■ To do
Reproduce exactly the entries from the "Snowing in the" line to the end. Skip all pictures.

------ Provided data

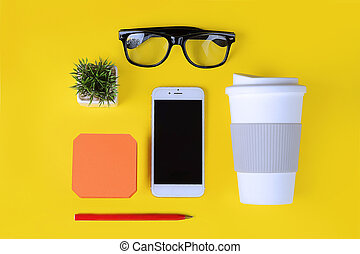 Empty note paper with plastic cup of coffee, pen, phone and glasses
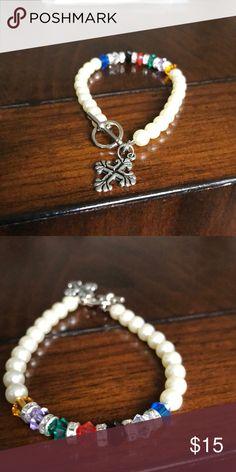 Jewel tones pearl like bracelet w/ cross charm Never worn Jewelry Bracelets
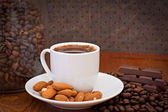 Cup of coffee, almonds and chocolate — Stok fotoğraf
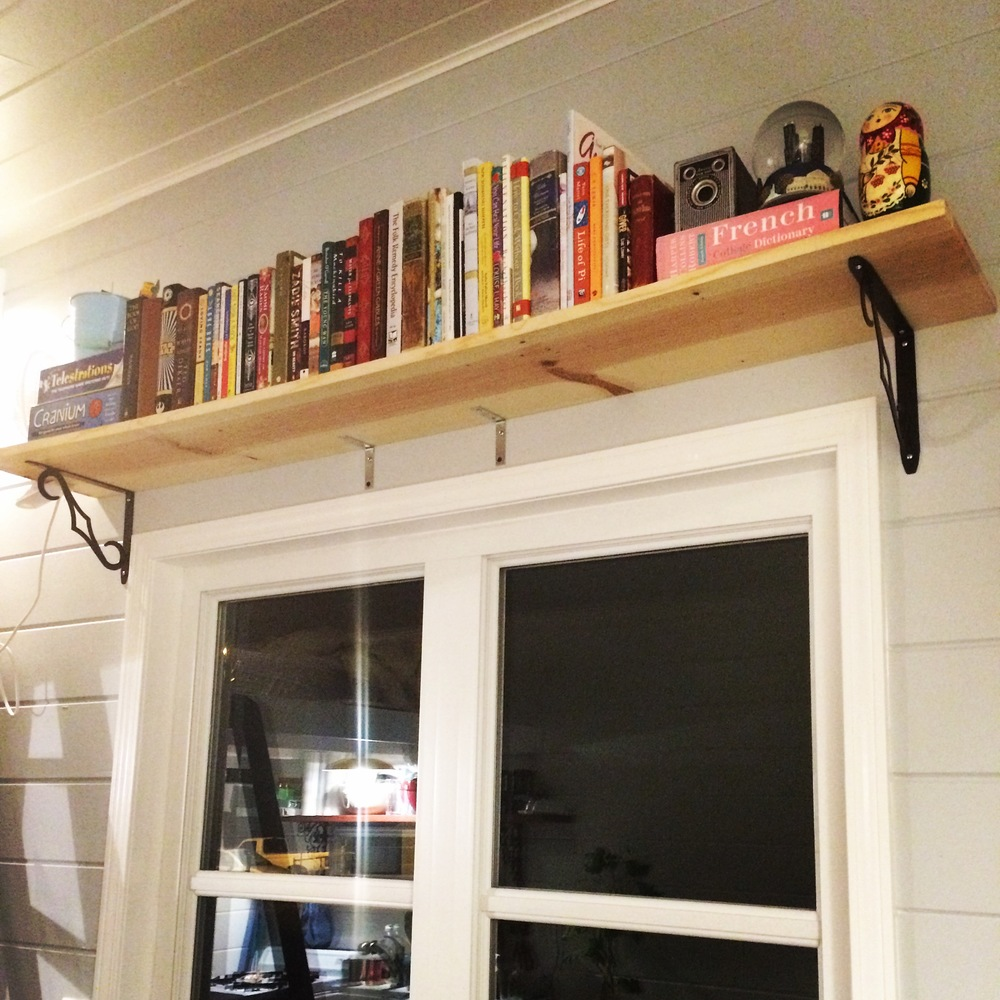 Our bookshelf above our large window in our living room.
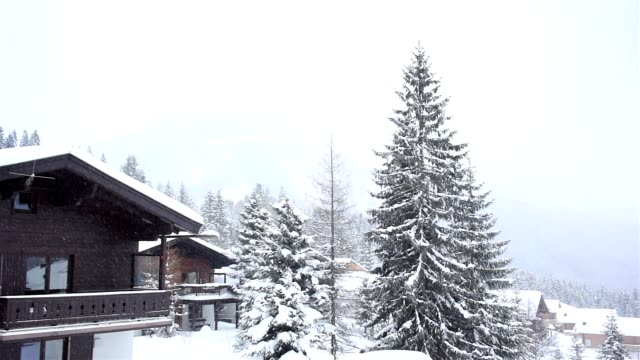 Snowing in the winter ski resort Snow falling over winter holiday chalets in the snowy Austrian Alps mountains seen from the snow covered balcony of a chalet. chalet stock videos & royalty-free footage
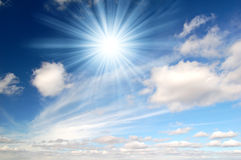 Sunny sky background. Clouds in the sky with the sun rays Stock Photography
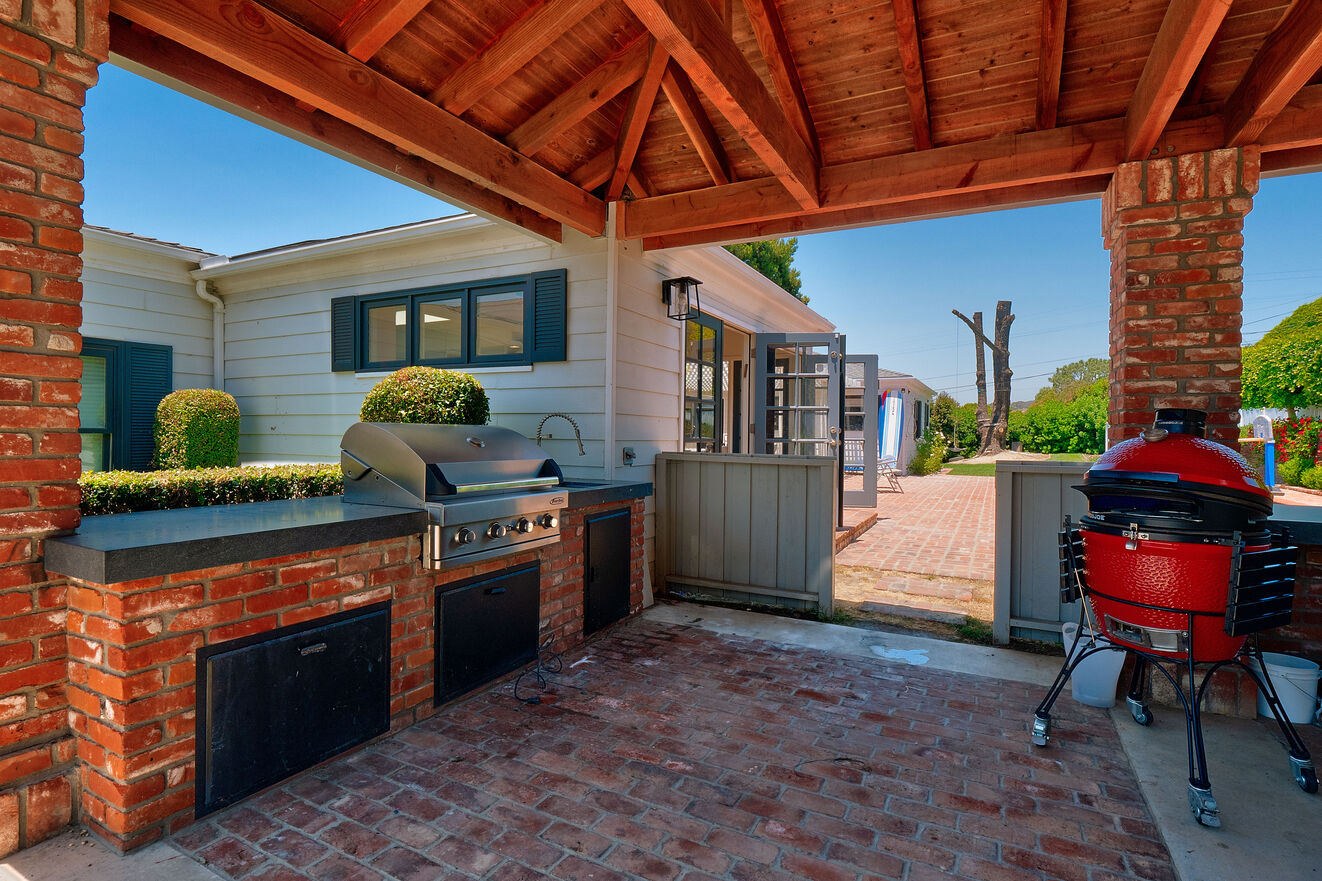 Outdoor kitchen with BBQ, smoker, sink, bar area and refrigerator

------------

■ Solution below
 Snowing in the winter ski resort Snow falling over winter holiday chalets in the snowy Austrian Alps mountains seen from the snow covered balcony of a chalet. chalet stock videos & royalty-free footage
 Sunny sky background. Clouds in the sky with the sun rays Stock Photography
 Outdoor kitchen with BBQ, smoker, sink, bar area and refrigerator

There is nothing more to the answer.